■ **ACTIONS TO TAKE**
a – Please sum up the article on wing-airflow technology for heart implants in two sentences.
b – Extend the article on wing-airflow technology for heart implants from the point where it stops.

■ **EXTRACT PROVIDED**
● ● ● ●

At first glance airplane wings and human hearts have little in common, but, say a team of European researchers, a technology used to measure airflow over wings can now be used to help keep hearts in working order.
The researchers optimised a Particle Image Velocimetry (PIV) system traditionally used to improve the aerodynamics of aircraft wings to make it capable of accurately measuring the effects of medical implants on blood flow. Their work will allow medical device manufacturers to improve the design of devices such as heart valves and pumps, and provide doctors with a way to detect – and ultimately correct - the side-effects that commonly afflict patients who receive implants.
“This system could revolutionise heart treatments,” says Fabrizio Lagasco, coordinator of the SMART-PIV project.
The SMART-PIV system - which combines the optimised PIV hardware with advanced image processing and numerical analysis software over a parallel computing subsystem - fills a gap in the heart device sector that has limited the efficiency of implants.
Though ultrasound scans allow doctors to view potential problems with the natural heart, as well as locally in the circulatory system, they fall short of providing a detailed analysis of the causes of problems related to blood flow when modified by artificial implanted devices. In the field of biomedical device design, experiments involving the implantation of medical devices into animals can prove that a device functions, but such in vivo trials are lengthy and costly as well as not always being indicative of the effects the implant will have in humans.
Complications, ranging from the minor to the potentially fatal, are widespread among patients who receive implants either as a long-term solution to a failing heart or as a temporary ‘bridge’ while they await a transplant. Though such implants play a vital role in prolonging the lives of people with cardiovascular disease, reducing their side-effects through improved in vitro design would undoubtedly increase patients’ quality of life and their chances of long-term survival. That is particularly true in the case of ventricular-assist devices (VADs), battery-operated pumps that support a failing left ventricle and help supply blood to the rest of the body. VADs are primarily used to buy patients time until a heart donor can be found, but even in a best case scenario they can currently only extend a patient’s life by up to two years and frequently just a few months.
By applying PIV technology in their development Lagasco expects it would be possible to greatly enhance their performance and grant patients more time to obtain a transplant.
“With so few donors available compared to the people who need new hearts the number of people with implants is only going to continue increasing,” notes Lagasco.
Indeed, cardiovascular disease is the principal cause of death in Europe, claiming around four million lives a year. “That is why we saw the need for this technology to be applied in the medical sector,” Lagasco says.

● ● ● ●

■ **DATA BLOCK**
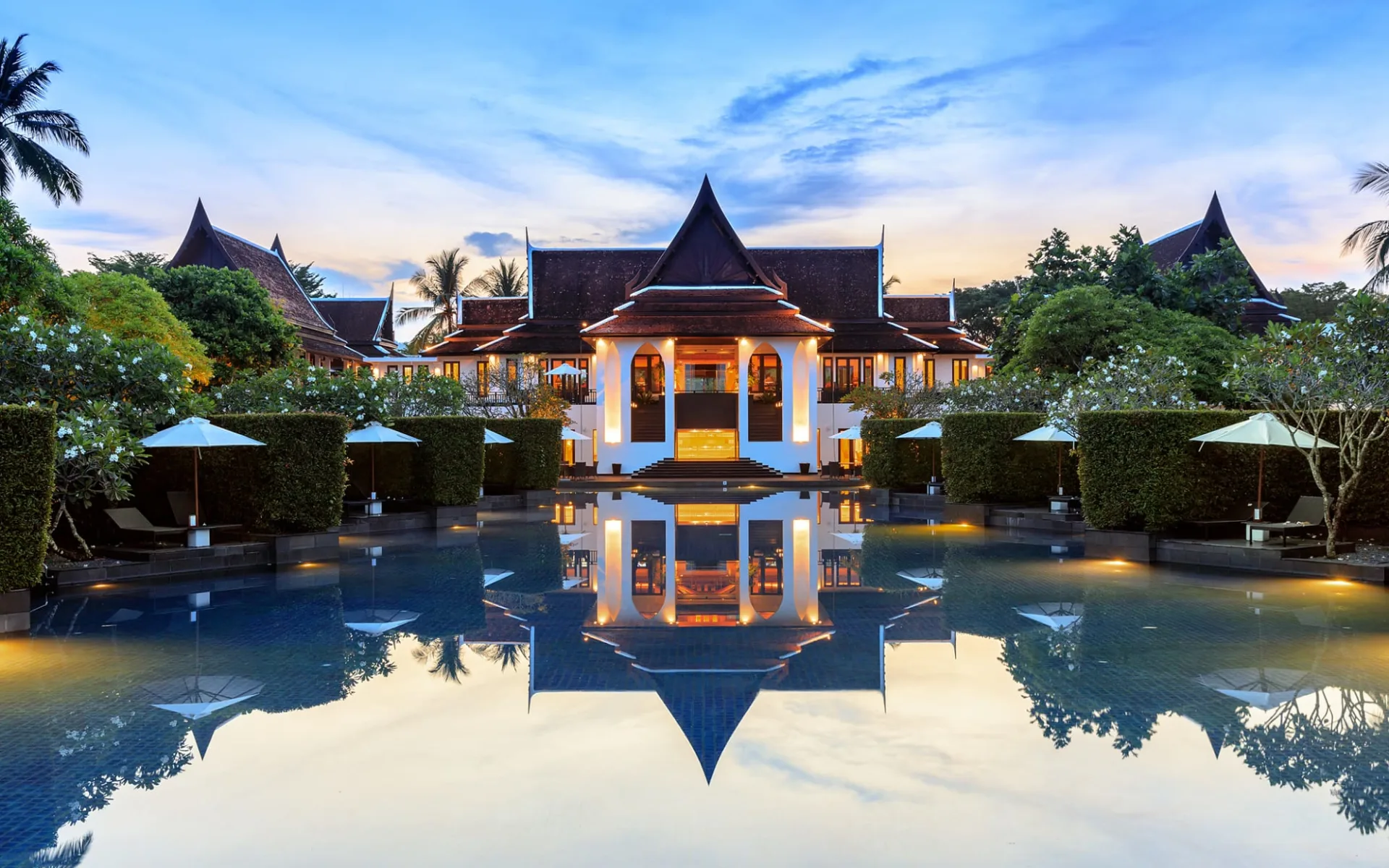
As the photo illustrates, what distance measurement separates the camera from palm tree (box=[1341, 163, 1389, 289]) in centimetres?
2734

● ● ● ●

■ **EXERCISE RESULTS**
a – European researchers adapted a Particle Image Velocimetry system, traditionally used to improve the aerodynamics of aircraft wings, so that it can accurately measure how medical implants affect blood flow. Their SMART-PIV system will let manufacturers improve the design of devices such as heart valves and pumps and give doctors a way to detect and ultimately correct the side-effects that commonly afflict implant patients.

b –
At the core of the project’s PIV system is miniaturised optical sensor technology using ultra-thin laser light sheets to capture images of the fluid dynamics of blood flowing through implanted devices. Numerical analysis is carried out on the images in a parallel computing subsystem allowing device designers or doctors to detect problems with the blood flow, such as high velocity gradients that can cause blood cell damage, or low velocity that could lead to thrombosis or coagulation.
Based on the results of trials, by employing parallel computing the analysis can be performed in under a day in 80 per cent of cases and in less than two days in all cases.
“As computer processing power increases we estimate that within two years the analysis could probably be performed in two to three hours,” Lagasco says. “That compares with the weeks or months it can take to obtain results from using traditional PIV systems.”
Having tested the system in vitro during the project, the partners are planning to develop and evaluate it further in trials involving a medical device manufacturer.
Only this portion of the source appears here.